- _ASSIGNMENT 1_
In the conversation about Enneagram Type One, which types does Sarajane Case call the idealistic types?
- _ASSIGNMENT 2_
List the things Sarajane Case says a One can focus on expanding in a situation, according to the Enneagram Type One conversation.
- _ASSIGNMENT 3_
Go on with the Enneagram Type One conversation from the point where it stops.

- _SELECTED EXTRACT_
Sarajane Case (03:21)
Yeah.
Tyler Zach (03:23)
Okay, do you want to jump into Type One?
Sarajane Case (03:26)
Yeah, let's go into Type One. And before I get into that, I'll say I also think it's helpful to remember that your greatest strengths are the other side of your greatest weaknesses. So sometimes when we're hearing areas for growth, we forget to appreciate the other side of that. It's just when it's used too much, or at the wrong time, or in the wrong scenario, that it gets kind of muddy.
So for Type One, I think one of the main things to keep in mind is the black and white thinking — right and wrong, good and bad. I like to think of it as a reliance on certainty, or a desire for absolute truth.
Tyler Zach (04:04)
I love that.
Sarajane Case (04:26)
This is almost at the core of the One's being — the sense that there is a good and a bad, a right and a wrong, and I know what that is. Or maybe my inner critic is really clear on what that is, and it loves to remind me and others when they are falling short.
This is obviously the other side of integrity. Ones bring incredible integrity — it's one of the things we learn from them. And when overused, or used at the wrong time, it can look like judgment, criticism. It can also look like having a difficult time receiving criticism, because you are already so hard on yourself that it's hard to take in anything else that could be, quote unquote, bad or wrong or negative.
Instead, doing what we talked about — looking at it as: everybody's different, there are lots of shades of gray, lots of ways to be — and asking, is this serving me? Is this serving them? Who are we to judge? That's a really tricky conversation to have. But for Ones, if you can focus on how can I expand in this situation — my understanding, my acceptance, my availability — instead of contracting around your desire for control, your fear of change, your fear of being bad or wrong.
Tyler Zach (05:54)
The black and white can be really, really good — because when something is wrong, you can't be gray about it. You have to be black and white.
Sarajane Case (05:59)
Mm-hmm.
Tyler Zach (06:03)
But to create just a little more space before going to that judgment — to step back, to suspend judgment for just a little bit longer — that can actually serve them well.
Sarajane Case (06:18)
Yeah. I also think with Ones it's helpful to keep in mind what I call idealistic frustration. With our idealistic types — One, Seven, and Four — we all have this vision of what could be: the perfect world, the perfect relationship, the perfect job. We can see the possibility, we see all the ways this could be.
And life can be really disappointing when you're able to envision utopia. Most things have something about them that's hard. Most relationships are difficult. Everything's going to disappoint you at some point. So if you can think about holding both at once — okay, I can envision a perfect relationship, and every relationship is also hard. Is this the difficulty I'm willing to choose? And how do I not take out my idealistic frustration on my partner? Because they're not perfect doesn't mean they're bad or wrong.
The only other thing I had for Ones here was not trusting others, overburdening yourself with tasks, and then taking that resentment out on the people that you love. Ones have a hard time knowing when to rest, how to rest, when to stop. A lot of us do, but Ones especially, because they want to be good. They want to do the appropriate thing, to have all the details taken care of. And when you're constantly overworked, overstressed, overburdened, that can come out as frustration, irritation, and resentment toward the people closest to you — because they're often the safest people to expel that negative energy onto.

- _RECORDED INFORMATION_
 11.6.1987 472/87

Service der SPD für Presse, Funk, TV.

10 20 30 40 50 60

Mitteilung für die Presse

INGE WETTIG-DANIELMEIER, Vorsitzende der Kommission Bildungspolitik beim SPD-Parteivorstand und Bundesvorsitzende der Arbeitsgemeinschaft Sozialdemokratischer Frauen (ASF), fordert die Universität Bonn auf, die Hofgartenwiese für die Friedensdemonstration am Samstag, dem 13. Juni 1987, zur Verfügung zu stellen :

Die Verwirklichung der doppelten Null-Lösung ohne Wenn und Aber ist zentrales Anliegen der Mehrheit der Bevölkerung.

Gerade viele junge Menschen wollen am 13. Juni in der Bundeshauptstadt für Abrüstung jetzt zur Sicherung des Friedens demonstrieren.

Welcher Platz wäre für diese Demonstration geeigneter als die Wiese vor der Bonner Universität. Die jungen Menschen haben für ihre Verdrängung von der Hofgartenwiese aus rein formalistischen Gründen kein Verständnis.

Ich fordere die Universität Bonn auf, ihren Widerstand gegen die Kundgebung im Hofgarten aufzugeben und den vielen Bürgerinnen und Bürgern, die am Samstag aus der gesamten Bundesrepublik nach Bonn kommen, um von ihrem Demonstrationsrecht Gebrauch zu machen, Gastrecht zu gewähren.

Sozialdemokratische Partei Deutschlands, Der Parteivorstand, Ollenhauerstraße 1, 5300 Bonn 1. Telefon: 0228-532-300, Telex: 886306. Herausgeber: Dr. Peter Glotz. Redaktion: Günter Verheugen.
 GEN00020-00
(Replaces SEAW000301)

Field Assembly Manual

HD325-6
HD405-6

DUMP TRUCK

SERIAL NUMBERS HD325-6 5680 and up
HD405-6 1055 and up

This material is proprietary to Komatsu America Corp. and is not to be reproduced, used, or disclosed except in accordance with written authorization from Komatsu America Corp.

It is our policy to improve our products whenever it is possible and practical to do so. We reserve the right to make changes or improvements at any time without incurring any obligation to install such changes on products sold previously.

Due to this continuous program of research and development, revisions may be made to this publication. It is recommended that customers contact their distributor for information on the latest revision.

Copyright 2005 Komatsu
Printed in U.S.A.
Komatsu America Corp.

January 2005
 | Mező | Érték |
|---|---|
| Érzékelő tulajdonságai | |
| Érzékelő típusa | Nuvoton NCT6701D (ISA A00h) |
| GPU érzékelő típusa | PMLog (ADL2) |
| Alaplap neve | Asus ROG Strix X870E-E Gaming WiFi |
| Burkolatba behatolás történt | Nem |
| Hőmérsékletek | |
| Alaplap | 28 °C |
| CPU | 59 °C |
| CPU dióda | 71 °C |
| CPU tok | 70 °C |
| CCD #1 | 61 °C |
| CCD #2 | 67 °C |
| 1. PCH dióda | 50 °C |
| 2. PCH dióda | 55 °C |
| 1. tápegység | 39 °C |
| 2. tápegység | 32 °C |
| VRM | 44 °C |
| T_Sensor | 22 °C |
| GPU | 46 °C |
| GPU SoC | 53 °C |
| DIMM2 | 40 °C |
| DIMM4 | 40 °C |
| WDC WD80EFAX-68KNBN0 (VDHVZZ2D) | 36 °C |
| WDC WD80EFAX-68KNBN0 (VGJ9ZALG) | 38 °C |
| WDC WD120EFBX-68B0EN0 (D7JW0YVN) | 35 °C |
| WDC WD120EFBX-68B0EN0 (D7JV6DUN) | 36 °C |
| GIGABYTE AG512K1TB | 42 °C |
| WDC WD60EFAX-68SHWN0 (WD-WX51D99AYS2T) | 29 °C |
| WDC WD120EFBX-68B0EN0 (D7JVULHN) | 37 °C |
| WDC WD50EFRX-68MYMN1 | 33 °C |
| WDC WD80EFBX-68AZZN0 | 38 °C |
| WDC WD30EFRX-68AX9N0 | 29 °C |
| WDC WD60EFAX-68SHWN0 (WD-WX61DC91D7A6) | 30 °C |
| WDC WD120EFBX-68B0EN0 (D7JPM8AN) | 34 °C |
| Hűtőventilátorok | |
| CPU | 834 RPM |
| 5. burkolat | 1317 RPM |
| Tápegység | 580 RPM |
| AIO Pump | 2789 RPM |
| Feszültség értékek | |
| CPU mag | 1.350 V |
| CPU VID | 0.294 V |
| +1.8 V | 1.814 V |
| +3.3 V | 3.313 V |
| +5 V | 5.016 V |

- _EXERCISE RESULT 1_
One, Seven, and Four.

- _EXERCISE RESULT 2_
Understanding, acceptance, and availability.

- _EXERCISE RESULT 3_
So be conscious of that. Are you giving your crumbs to the people you love the most? Are they getting the grumpy version of you because you want to be appropriate to the world outside your home, and then you bring your frustration and irritation back to those you care about the most?
Tyler Zach (08:20)
Very good. Should we move on to Two?
Sarajane Case (08:25)
Yeah. So our Twos — again, the other side of the strength, right? Twos are very loving, open, accepting, giving, helpful. And on the other side of that, it can look like giving when not asked, which can feel like crossing a boundary. Giving in hopes of receiving — I call it using tactics to get your needs met instead of asking directly. Kind of: if I do for you, then you'll do for me.
Additionally, similar to One — overburdening yourself with giving to others and then resenting them for not doing the same for you, even though you didn't ask. So giving, and then feeling like, you don't love me because you don't give back the way that I give to you.
It's really helpful for Twos to start to expand the way we view love — to expand the language of love, to start to see lots of different options and opportunities for how love is shown and received. But also to start to see direct communication, clear boundaries, and clear asks as an act of love. As saying: I like this relationship, I want to maintain this relationship.
When someone sets a boundary with me, that's them maintaining that relationship. When I set a boundary with someone else, that's me maintaining that relationship. It's not a severing of a relationship — it's a building block to a healthier relationship. Start to see those things as positive instead of fearing them and running away from them. Because then you get to have actual, deep, connective love instead of that sugary sweet "I'll be there whenever you need anything" — and then secretly be angry underneath. You get to have more than that.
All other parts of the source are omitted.